Both ASP.Net and ASP.Net MVC frameworks by default protect your web application from accepting Form input data containing “<” characters, since this character may start a malicious HTML tag (i.e. HTML injection) if it is output unencoded by the web app.
If the input contains a “<“, ASP.Net will throw an exception:
A potentially dangerous Request.Form value was detected from the client
You can disable this validation routine in ASP.Net by adding the section
<configuration> <system.web> <pages validateRequest="false" /> </system.web> </configuration>
to your web.config, and in ASP.Net MVC by adding the
attribute to the controller method.
Depending on your application, you now need to encode the data whenever it is output in an HTML page, or you need to check whether it really contains malicious tags, and remove them.
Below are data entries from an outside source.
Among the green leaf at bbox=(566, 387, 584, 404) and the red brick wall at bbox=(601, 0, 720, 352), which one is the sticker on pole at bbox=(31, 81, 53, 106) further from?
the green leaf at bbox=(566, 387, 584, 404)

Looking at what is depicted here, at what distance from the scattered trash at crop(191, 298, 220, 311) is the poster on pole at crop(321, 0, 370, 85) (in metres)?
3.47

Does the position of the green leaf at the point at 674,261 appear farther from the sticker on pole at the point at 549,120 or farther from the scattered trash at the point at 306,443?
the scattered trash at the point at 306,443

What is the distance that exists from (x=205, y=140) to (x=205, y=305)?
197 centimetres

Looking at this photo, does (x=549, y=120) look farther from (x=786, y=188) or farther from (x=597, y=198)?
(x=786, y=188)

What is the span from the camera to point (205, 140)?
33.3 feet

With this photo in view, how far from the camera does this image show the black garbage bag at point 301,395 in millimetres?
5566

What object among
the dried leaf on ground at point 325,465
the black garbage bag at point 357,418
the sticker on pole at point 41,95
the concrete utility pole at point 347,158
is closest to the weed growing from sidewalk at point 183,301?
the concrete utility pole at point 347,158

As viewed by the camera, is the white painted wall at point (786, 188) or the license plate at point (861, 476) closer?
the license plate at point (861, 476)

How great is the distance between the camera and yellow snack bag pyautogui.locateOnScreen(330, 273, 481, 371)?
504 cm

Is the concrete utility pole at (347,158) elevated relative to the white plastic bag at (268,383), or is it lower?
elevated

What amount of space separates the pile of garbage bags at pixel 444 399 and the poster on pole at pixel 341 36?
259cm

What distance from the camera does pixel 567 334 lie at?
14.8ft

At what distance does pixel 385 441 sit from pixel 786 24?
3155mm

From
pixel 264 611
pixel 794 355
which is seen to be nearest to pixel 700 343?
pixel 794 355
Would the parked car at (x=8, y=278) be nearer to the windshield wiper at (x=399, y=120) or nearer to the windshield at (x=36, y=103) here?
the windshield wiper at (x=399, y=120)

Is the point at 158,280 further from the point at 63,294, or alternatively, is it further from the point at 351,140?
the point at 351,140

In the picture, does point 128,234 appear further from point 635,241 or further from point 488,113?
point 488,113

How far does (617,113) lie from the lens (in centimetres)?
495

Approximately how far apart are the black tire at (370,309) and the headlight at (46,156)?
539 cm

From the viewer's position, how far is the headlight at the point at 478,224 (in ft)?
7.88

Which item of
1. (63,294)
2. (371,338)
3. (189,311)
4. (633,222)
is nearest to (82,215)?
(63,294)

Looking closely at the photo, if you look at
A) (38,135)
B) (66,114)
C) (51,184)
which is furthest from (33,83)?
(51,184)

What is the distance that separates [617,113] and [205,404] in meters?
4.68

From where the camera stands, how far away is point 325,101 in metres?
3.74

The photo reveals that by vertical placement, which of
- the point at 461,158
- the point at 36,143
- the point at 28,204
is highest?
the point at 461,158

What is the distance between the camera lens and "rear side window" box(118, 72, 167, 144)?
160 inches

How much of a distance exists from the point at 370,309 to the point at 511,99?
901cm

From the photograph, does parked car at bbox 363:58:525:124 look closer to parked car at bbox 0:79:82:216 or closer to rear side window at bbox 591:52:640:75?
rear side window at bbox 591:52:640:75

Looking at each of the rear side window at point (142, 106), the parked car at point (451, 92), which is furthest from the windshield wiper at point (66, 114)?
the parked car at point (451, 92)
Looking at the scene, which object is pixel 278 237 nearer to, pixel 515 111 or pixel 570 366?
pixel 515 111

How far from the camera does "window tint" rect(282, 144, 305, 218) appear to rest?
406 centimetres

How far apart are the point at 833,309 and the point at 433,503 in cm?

I created two regex’s for this purpose. The first one removes all attributes and values from HTML tags:
string html = "<p style=\"font-size: 2em\">hello. this is some html text</p>"; var rexTagAttrs = new Regex(@"<(\w+)\s.*?>"); html = rexTagAttrs.Replace(html, "<$1>");
The $1 evaluates to any tag name (\w+) the regular expression finds, and everything up to the next “>” is removed. This gets you rid of any custom formatting, such as created by rich text editors.
The next regex removes any HTML tags except those explicitly allowed:
var rexAllowedOnly = new Regex(@"(</?[^(p|ol|ul|li|span|i|b|br)]/?>)"); html = rexAllowedOnly.Replace(html, "");
The result of these two operations is HTML text that only contains the allowed tags which are save to display without encoding.